• _Given text_:
──────

- Born: Washington, DC
- Spouses: Robert D'Amato; ; Eric Stephen Schreiber ​ ​(m. 1986)​

Academic background
- Education: B.A., PhD., Biochemistry, University of California, Berkeley Harvard Medical School Tufts University School of Medicine
- Academic advisor: Mike Chamberlin

Academic work
- Institutions: Harvard Medical School
- Main interests: Glaucoma, Ocular Genomics

= Janey L. Wiggs =

American ophthalmologist

Janey Lee Wiggs is the Paul Austin Chandler Professor of Ophthalmology and vice chair for clinical research in ophthalmology at Harvard Medical School.

==Personal life and education==
Wiggs was born to parents Dolores Ray and Russell L. Wiggs Jr. in Washington, DC. Wiggs was inspired by a high school teacher to focus on both biology and chemistry. As a freshman at University of California at Berkeley, she originally wished to major in chemical engineering until she discovered lac operon in biology class. After earning her doctorate in biochemistry from the University of California at Berkeley, Wiggs was awarded the Pearl and Martin Silverstein academic scholarship in Health Sciences and Technology to attend the Harvard Medical School. Afterwards, she married Eric Stephen Schreiber in a Jewish ceremony before divorcing and marrying her second husband Robert D'Amato.

==Career==
In 1988, Wiggs and other researchers published a paper titled "Prediction of the risk of hereditary retinoblastoma, using DNA polymorphisms within the retinoblastoma gene" that aimed to identify the gene for retinoblastoma. She shortly thereafter joined the Massachusetts Eye and Ear hospital in 1992 and eventually became co-director of the HMS Ophthalmology Glaucoma Center of Excellence and director of the genetic testing lab.

──────

[Dataset entries]
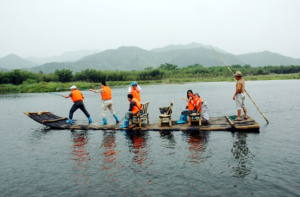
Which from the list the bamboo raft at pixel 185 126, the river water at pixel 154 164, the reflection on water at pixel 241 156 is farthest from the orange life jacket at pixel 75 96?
the reflection on water at pixel 241 156

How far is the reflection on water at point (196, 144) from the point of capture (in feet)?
25.3

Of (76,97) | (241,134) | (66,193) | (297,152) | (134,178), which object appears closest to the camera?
(66,193)

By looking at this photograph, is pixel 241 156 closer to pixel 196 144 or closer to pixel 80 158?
pixel 196 144

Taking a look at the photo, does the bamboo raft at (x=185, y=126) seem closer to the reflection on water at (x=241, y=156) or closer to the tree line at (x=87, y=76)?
the reflection on water at (x=241, y=156)

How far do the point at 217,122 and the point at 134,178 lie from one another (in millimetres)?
6137

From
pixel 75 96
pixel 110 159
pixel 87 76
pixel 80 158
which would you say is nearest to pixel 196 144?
pixel 110 159

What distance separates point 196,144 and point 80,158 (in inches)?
169

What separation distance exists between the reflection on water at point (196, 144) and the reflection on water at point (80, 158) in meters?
3.29

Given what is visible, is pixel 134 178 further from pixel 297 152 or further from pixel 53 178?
pixel 297 152

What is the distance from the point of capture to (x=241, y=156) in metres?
7.72

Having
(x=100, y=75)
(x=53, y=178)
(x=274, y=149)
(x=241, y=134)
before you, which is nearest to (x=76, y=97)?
(x=53, y=178)

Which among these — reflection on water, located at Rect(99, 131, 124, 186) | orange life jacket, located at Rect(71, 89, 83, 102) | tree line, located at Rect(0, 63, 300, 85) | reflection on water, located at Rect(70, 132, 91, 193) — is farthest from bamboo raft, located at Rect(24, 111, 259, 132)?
tree line, located at Rect(0, 63, 300, 85)

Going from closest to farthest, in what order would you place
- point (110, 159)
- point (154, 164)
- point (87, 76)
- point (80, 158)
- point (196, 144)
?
point (154, 164)
point (110, 159)
point (80, 158)
point (196, 144)
point (87, 76)

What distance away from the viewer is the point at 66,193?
19.5 ft
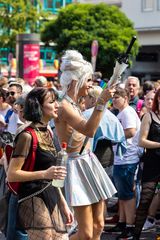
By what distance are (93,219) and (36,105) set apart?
134 centimetres

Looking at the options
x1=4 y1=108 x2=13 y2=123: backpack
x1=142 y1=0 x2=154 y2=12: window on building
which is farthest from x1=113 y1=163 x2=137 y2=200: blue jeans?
x1=142 y1=0 x2=154 y2=12: window on building

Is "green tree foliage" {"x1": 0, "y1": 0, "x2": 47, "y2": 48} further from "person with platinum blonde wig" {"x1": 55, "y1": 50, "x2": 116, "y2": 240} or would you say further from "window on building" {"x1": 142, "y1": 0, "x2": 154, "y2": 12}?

──────

• _Tasks to perform_:
**A)** Condense the paragraph of the Janey L. Wiggs biography that begins "Wiggs was born to parents" into a short bulleted list, keeping its main facts.
**B)** Carry on writing the Janey L. Wiggs biography from its final sentence.

• _Answers to the problems_:
**A)**
- Born in Washington, DC, to Dolores Ray and Russell L. Wiggs Jr.
- A high school teacher inspired her to focus on biology and chemistry.
- At the University of California at Berkeley, she first planned to major in chemical engineering until she discovered lac operon in biology class.
- She earned a doctorate in biochemistry from Berkeley.
- She received the Pearl and Martin Silverstein academic scholarship in Health Sciences and Technology to attend Harvard Medical School.
- She married Eric Stephen Schreiber in a Jewish ceremony, later divorced, and then married Robert D'Amato.

**B)**
In 2015, Wiggs made major discoveries and earned promotions within her profession. She was promoted to the Paul Austin Chandler Professor of Ophthalmology at Harvard, and was inducted into the Academia Ophthalmologica Internationalis for her research on glaucoma. As principal investigator for NEI Glaucoma Human Genetics Collaboration Heritable Overall Operational Database (NEIGHBORHOOD), Wiggs was the lead author on the article, “Genome-wide association analysis identifies TXNRD2, ATXN2 and FOXC1 as susceptibility loci for primary open-angle glaucoma” which identified three genes that contribute to primary open-angle glaucoma. Wiggs and her research team also used NEIGHBORHOOD Consortium to study glaucoma genetics. They collected consortium has collected over 5,000 samples from primary open-angle glaucoma patients, as well as 30,000 control samples, to try and narrow down on genes that play a role in many forms of glaucoma. She is also investigating the genetic etiologies of early-onset and adult forms of glaucoma and is a founding member of the International Glaucoma Genetics Consortium (IGGC).

In 2018, Wiggs was awarded the 2018 Dr. David L. Epstein Award, which came with a $100,000 research award. Later, Wiggs was elected to the National Academy of Medicine for her research in the field of ocular genetics.